Filed under: MUSIC — webmaster @ 11:24 am

 Michael Phelps, swim legend, was rumoured to have a lung capacity of 12.0 litres. Peter Reed, a British Olympic rower, was able to inhale 9.38 litres of air. Usain Bolt and Lance Armstrong have approximately 7.0 litres. Some wind instrument players have recorded a lung capacity of up to 7.0 litres but most singers and instrumentalists are equipped with 4.0 to 6.0 litres. The average person may carry well under 4.0 liters and this is quite normal and adequate for day-to-day activity.

In the world of musical performance, the art of breathing is less about volume than it is about efficient utilization and control. Just as muscle fibres can be adapted through endurance training (improved quality and quantity of fast twitch type 2a fibres), the ins and outs of breathing can be improved dramatically through simple activities such as jogging, swimming, cycling or walking.

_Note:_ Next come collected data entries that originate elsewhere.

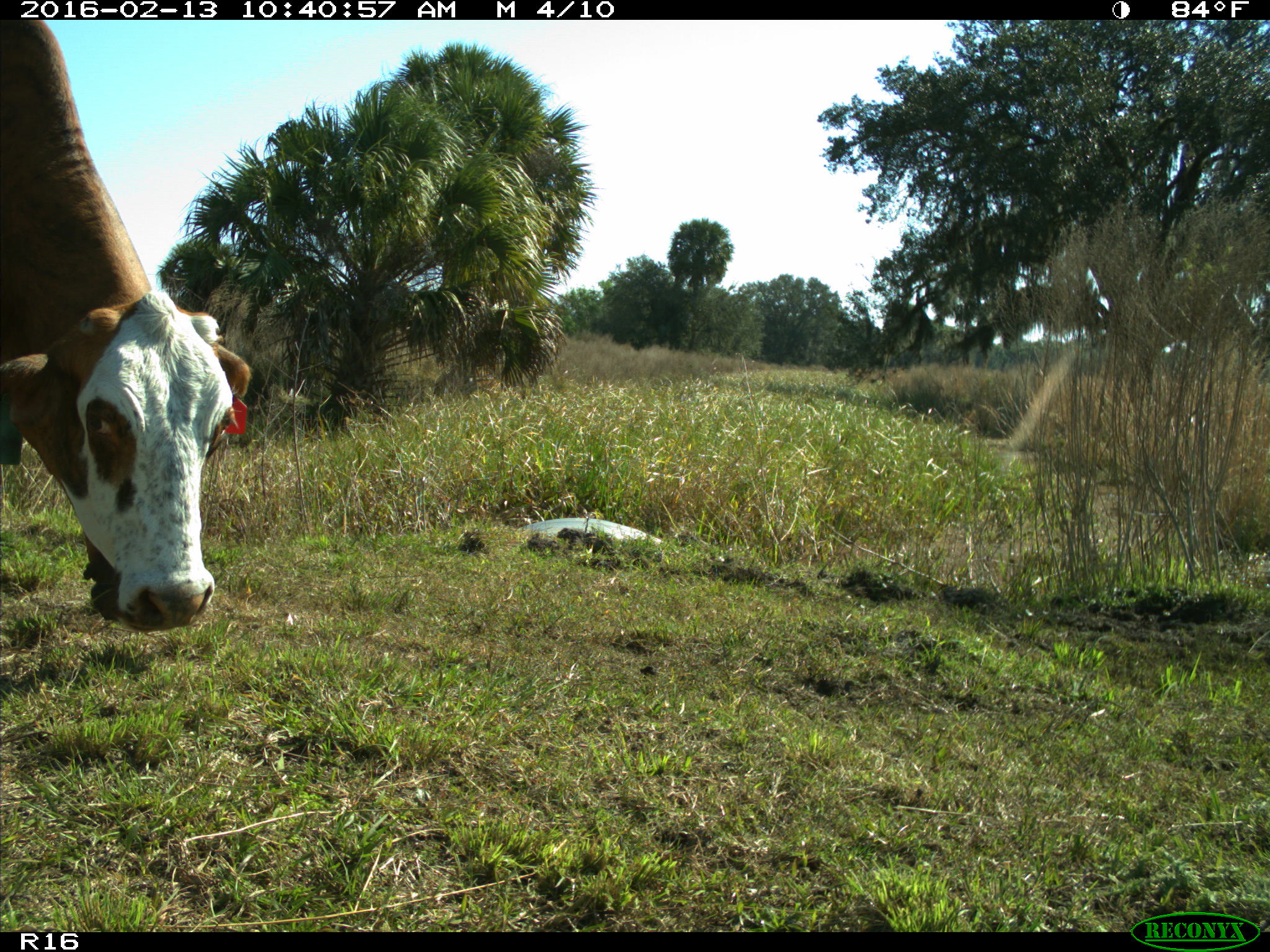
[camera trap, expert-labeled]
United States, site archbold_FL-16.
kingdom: Animalia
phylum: Chordata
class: Mammalia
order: Artiodactyla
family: Bovidae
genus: Bos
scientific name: Bos taurus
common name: domestic cow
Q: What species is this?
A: Bos taurus (domestic cow).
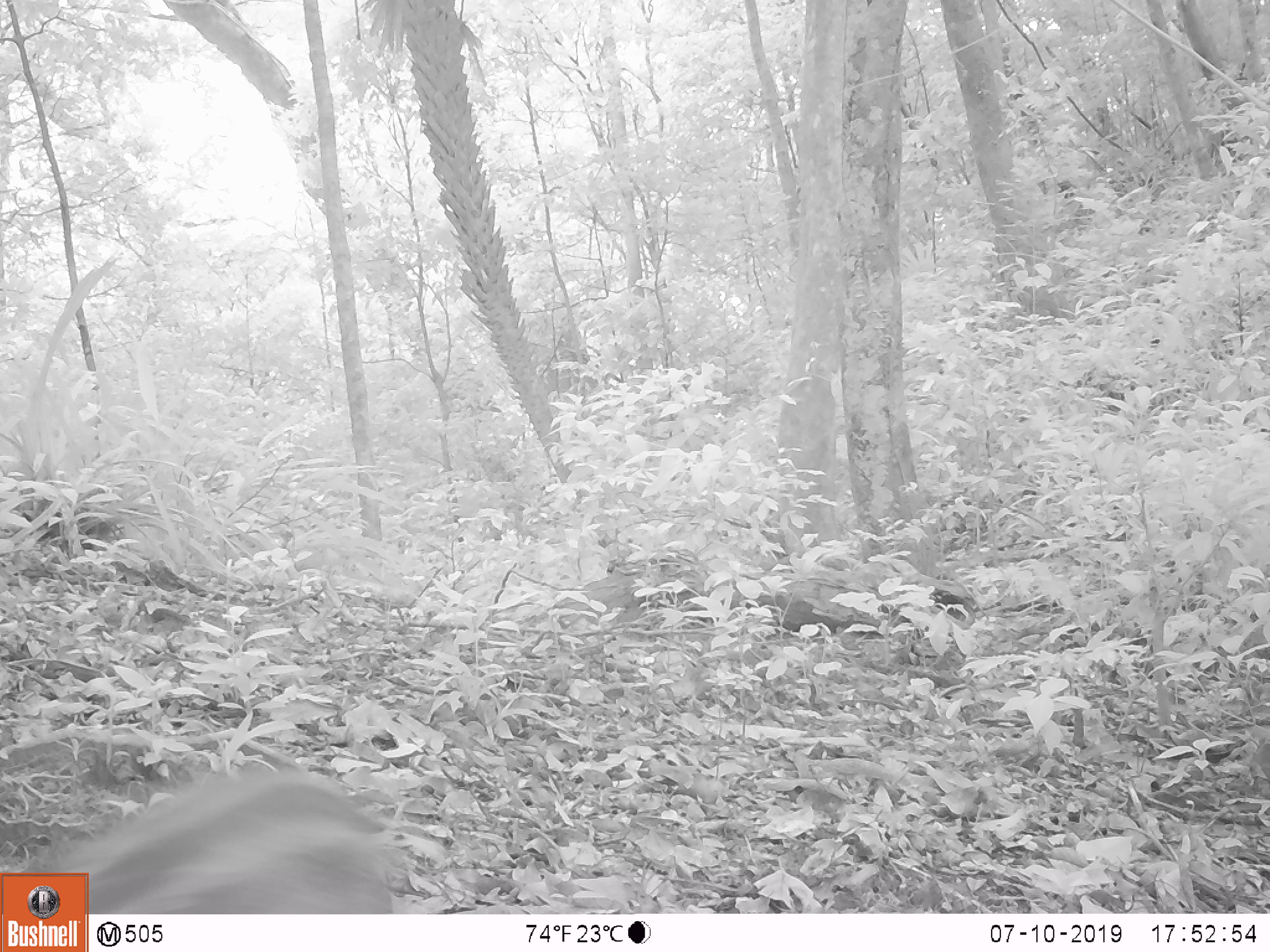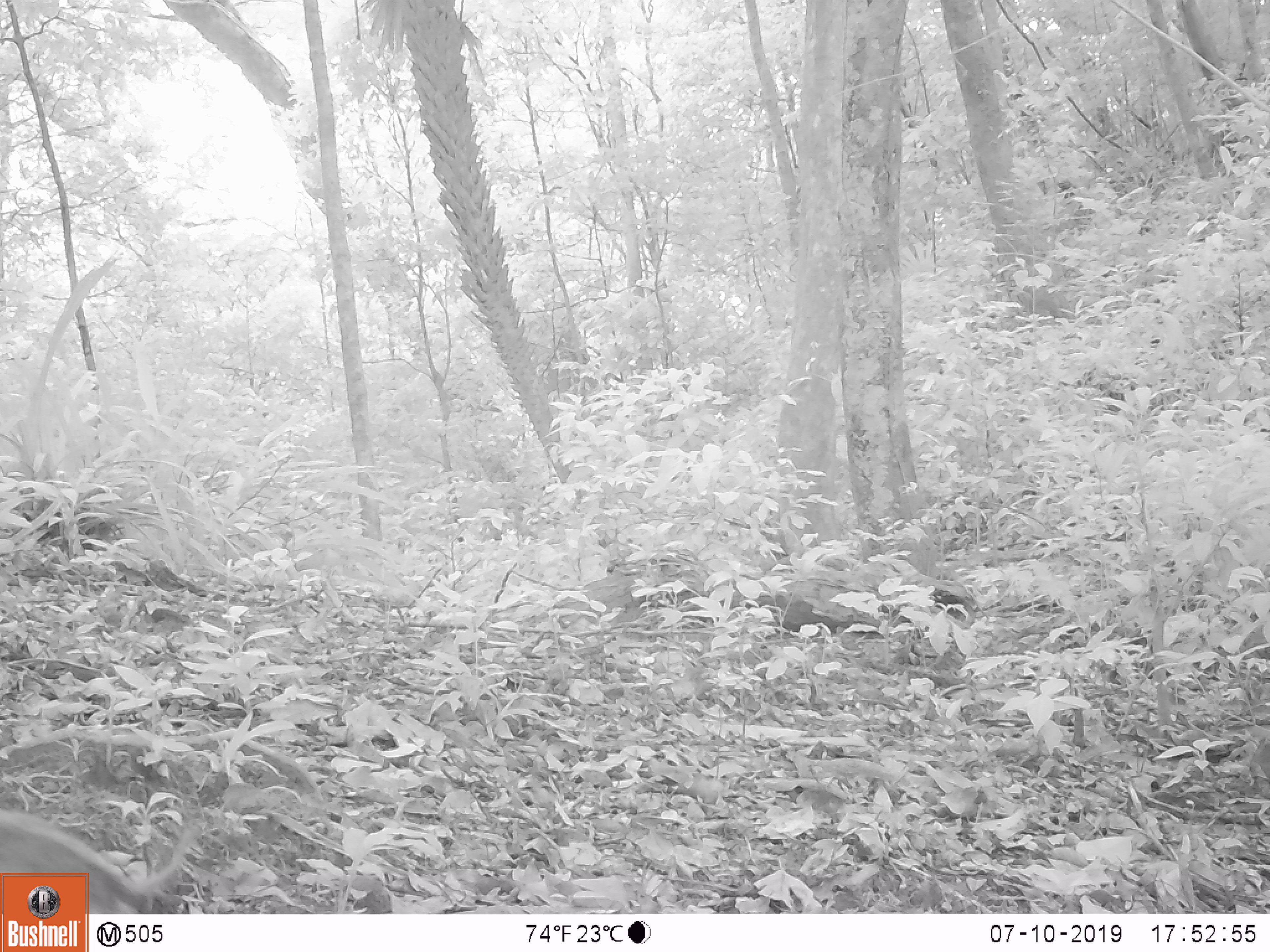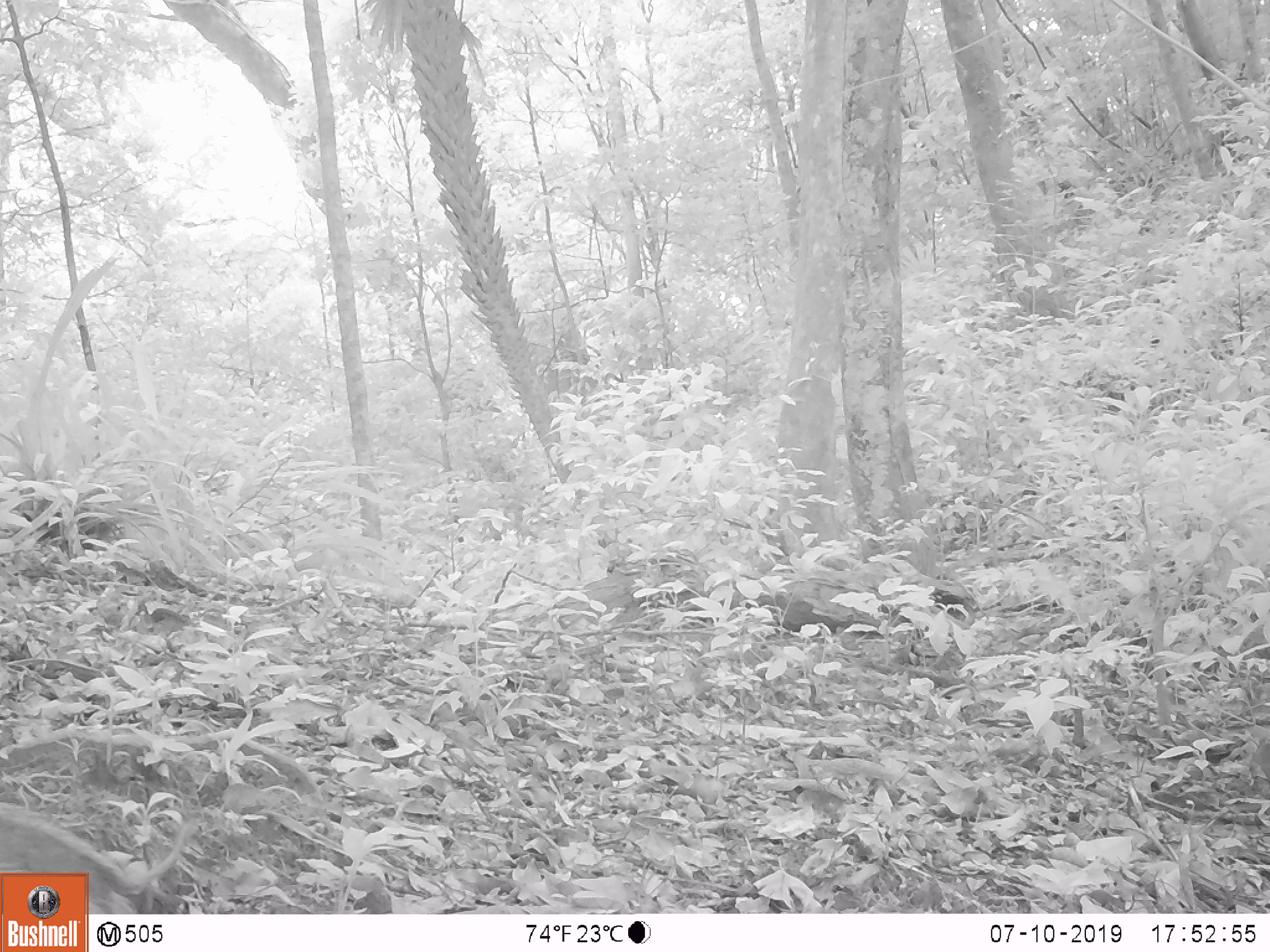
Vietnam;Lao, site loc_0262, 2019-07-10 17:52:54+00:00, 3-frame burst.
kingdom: Animalia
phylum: Chordata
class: Mammalia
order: Artiodactyla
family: Suidae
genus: Sus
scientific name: Sus scrofa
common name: eurasian wild pig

The diaphragm is the principle muscle of inspiration. To inhale, the abdominal muscles relax, the abdomen protrudes, the thoracic cavity (chest) volume increases and the lungs expand. In a normal breath, the diaphragm vertically drops about one and a half centimetres. During deep breathing, the diaphragm may drop ten centimeters.  The ability to breathe deeply is not only a matter of chest expansion but also one of the ability to pull the diaphragm downward.

The diaphragm’s natural contraction is during inhalation, relying on the elasticity of the system to expire the air. While exercising, the circulatory system strives to maintain an aerobic environment by stimulating the muscles involved in breathing to become more active. As demand for oxygen is increased, the muscles involved in inspiration increase in activity, which then initiates activity in the muscles involved in expiration, reducing the dependence on elasticity. Both become involved in controlling the rate with which the other contracts.

With prolonged work, the two types are stimulated into more and more action until they reach a state of equilibrium where one plays off of the other. Breathing becomes less a function of elasticity as it does of muscular control. Because the diaphragm is the main muscle involved in inspiration, it too becomes the main muscle involved in expiration. With exercise, the diaphragm builds its endurance as well as its power to control changes in the air column.

But breath control is not just about size and muscles. To maintain an aerobic state, it is just as important to fully expire used air as it is to inspire new air. Shallow breathing fails to eliminate the used air from deep alveoli pockets. The unexpired air will continue to service the blood supply but the oxygen content of this air will continue to fall. Shallow breathing increases the likelihood of lactic acid creation and anaerobic activity.

Likewise, rapid and/or unnecessary lung activity reduces efficiency. Not only does rapid breathing lower the likelihood of deep breaths, but the increased muscle activity wastes energy and again increases the likelihood of an anaerobic state.

Breathing deeply is important in BOTH inspiration and expiration.

Realistically, it is difficult to maintain a constant state of optimized “aerobic” breathing. But by being aware of the benefits of breath control (aerobic stimulation, efficiency, relaxation) and by practicing deep breathing while endurance training (slow and steady with full expiration), it becomes the natural tendency in daily activity as well as performance.